Supplied text »
+---+

For the record, this is the fourth entry on the texts in Leviticus 18 & 20 (see Tattoos, Gibberish, and Texas Hold’em) with two more yet to come. Last week we began examining the cards dealt face up on the table for all to see. More specifically, we wrestled with the literary and cultural evidence from the ancient Near East in order to understand the conclusion that Leviticus 18:22 and 20:13 have to do with the worship of other gods or idolatry, not homosexuality in general. Today, we conduct Wrestle Mania II as we reexamine these cards, continue wrestling with the evidence, and seek to understand a second possible conclusion.

Possibility Two: Leviticus 18:22 prohibits indiscriminate sexual intercourse between males. Some variations of this conclusion would also include or prohibit intimacy in committed same-sex relationships. As before, I will try to explain the evidence/arguments used to support this conclusion one card at a time. Then, in fairness I will provide brief counter-arguments (with endnotes for details many may wish to skip).

+---+

Supplied data »
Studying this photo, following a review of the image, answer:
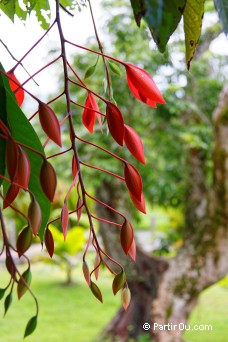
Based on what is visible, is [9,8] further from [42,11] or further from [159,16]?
[159,16]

+---+

Tasks »
a) Say whether each statement below agrees with the passage on Leviticus 18 and 20, answering yes or no and quoting the words of the passage that decide it. (i) This entry is the fourth in its series on Leviticus 18 and 20. (ii) The series ends with this entry. (iii) The writer plans to give counter-arguments before explaining the evidence for the conclusion.
b) Duplicate word for word the portion of the passage on Leviticus 18 and 20 between "Possibility Two: Leviticus" and "wish to skip).", inclusive.

Answers to the exercise »
a)
(i) Yes: "this is the fourth entry on the texts in Leviticus 18 & 20"
(ii) No: "with two more yet to come"
(iii) No: "As before, I will try to explain the evidence/arguments used to support this conclusion one card at a time. Then, in fairness I will provide brief counter-arguments"

b)
Possibility Two: Leviticus 18:22 prohibits indiscriminate sexual intercourse between males. Some variations of this conclusion would also include or prohibit intimacy in committed same-sex relationships. As before, I will try to explain the evidence/arguments used to support this conclusion one card at a time. Then, in fairness I will provide brief counter-arguments (with endnotes for details many may wish to skip).